* _WHAT TO WORK ON_
Please restate each line of the material word for word and omit any pictures.

* _PROVIDED DATA_
#####
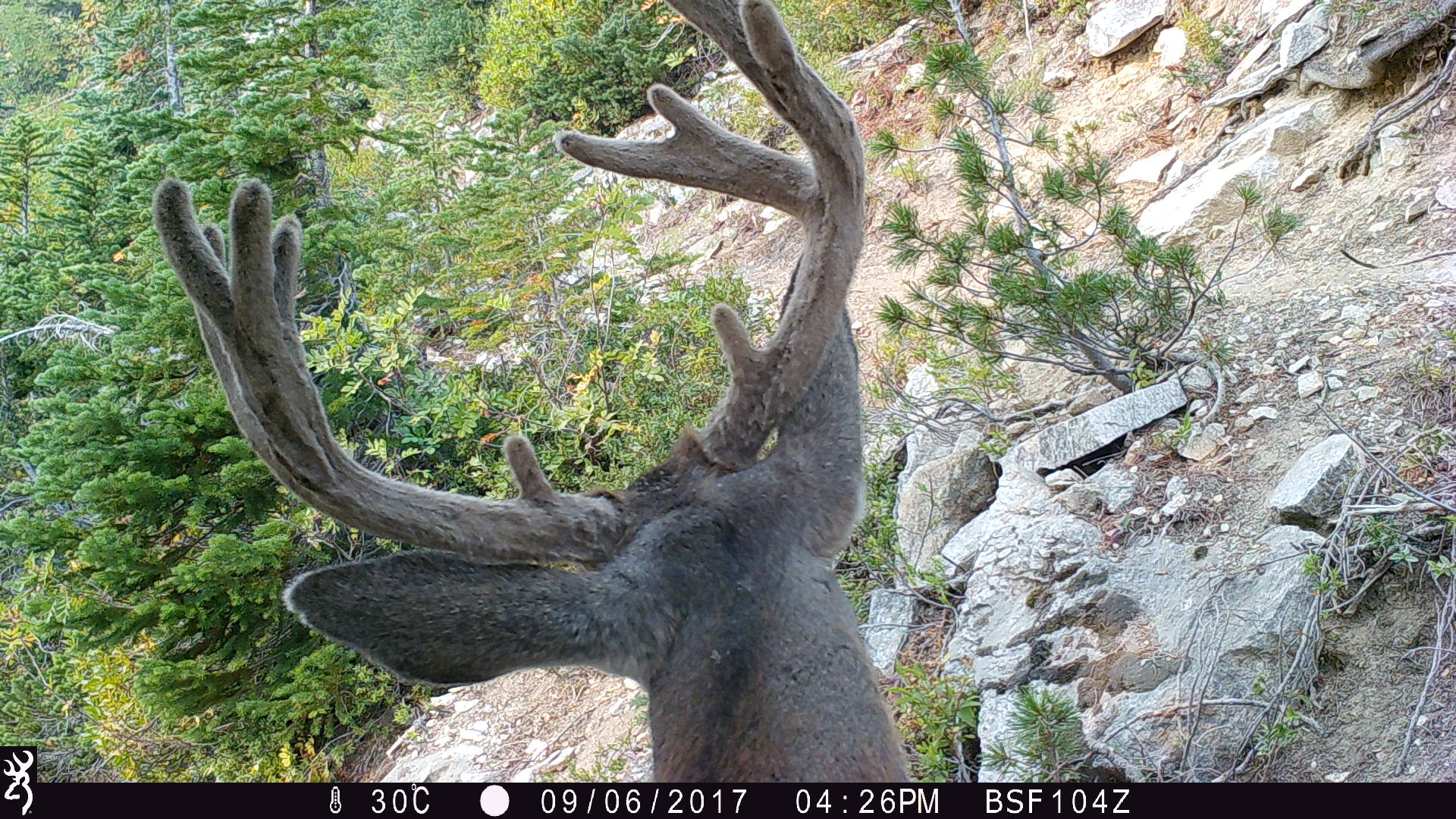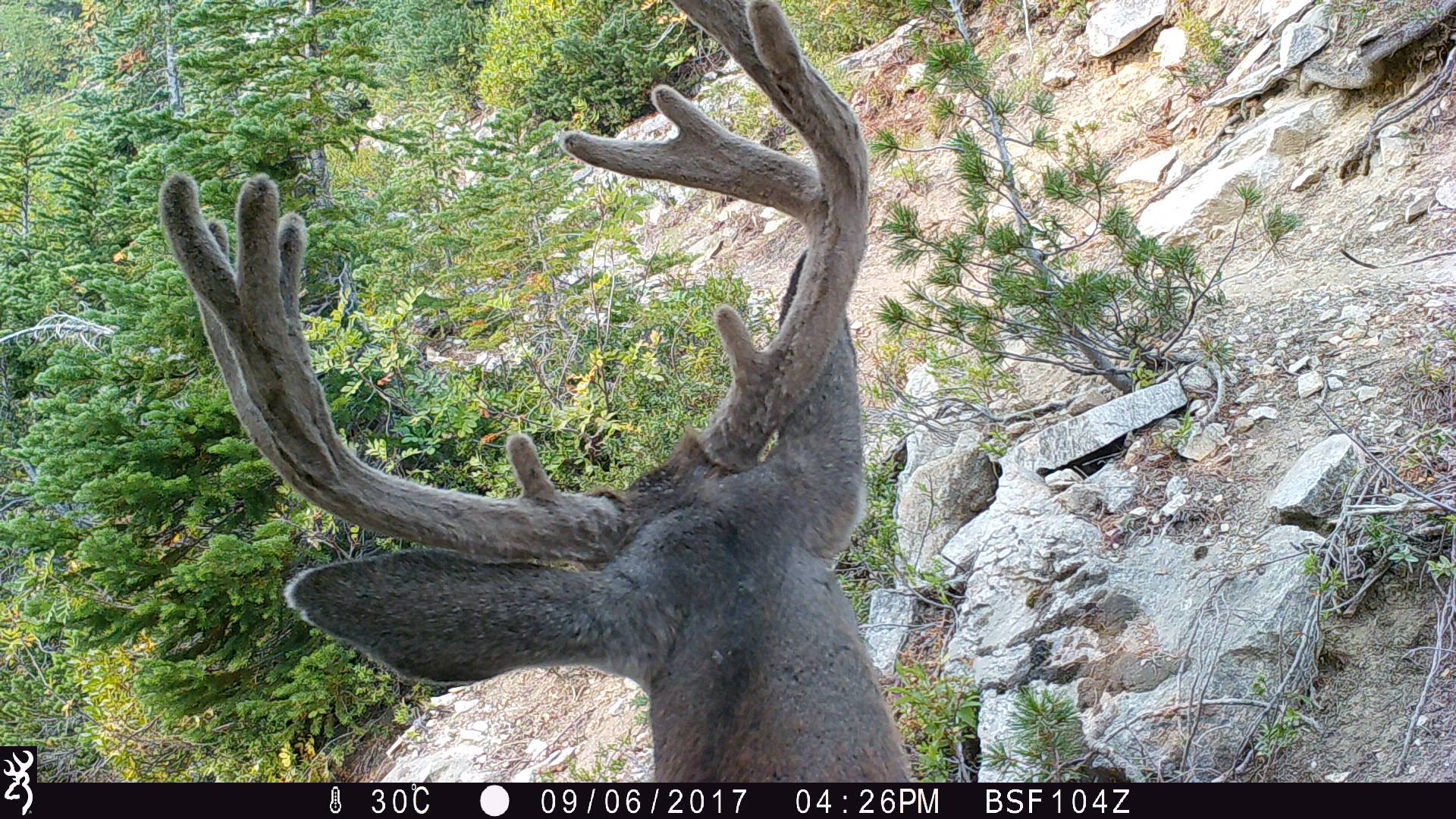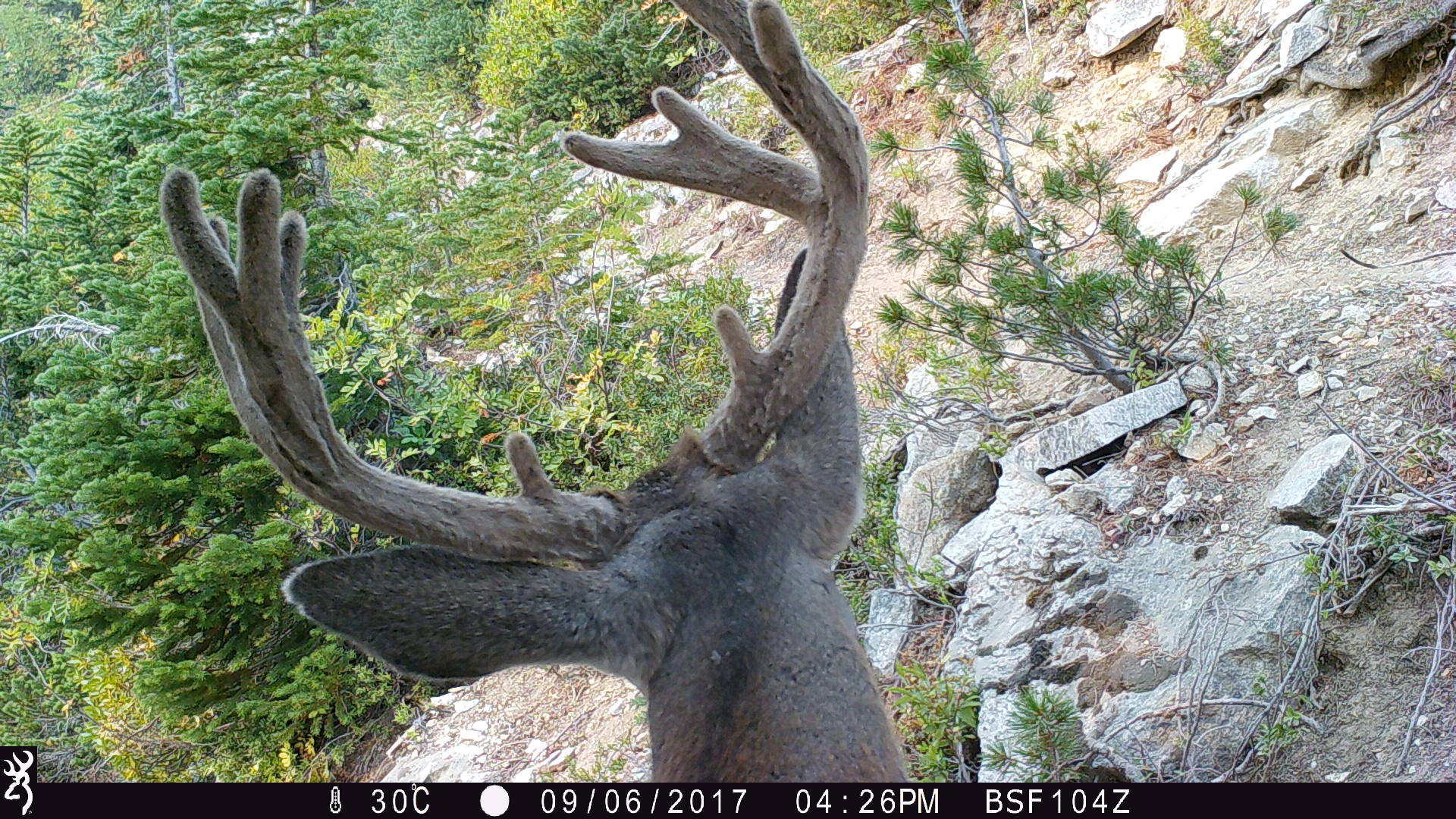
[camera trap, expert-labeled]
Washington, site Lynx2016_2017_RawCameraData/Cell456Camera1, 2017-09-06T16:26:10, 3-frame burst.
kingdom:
#####
* _ANSWER AREA_
[camera trap, expert-labeled]
Washington, site Lynx2016_2017_RawCameraData/Cell456Camera1, 2017-09-06T16:26:10, 3-frame burst.
kingdom:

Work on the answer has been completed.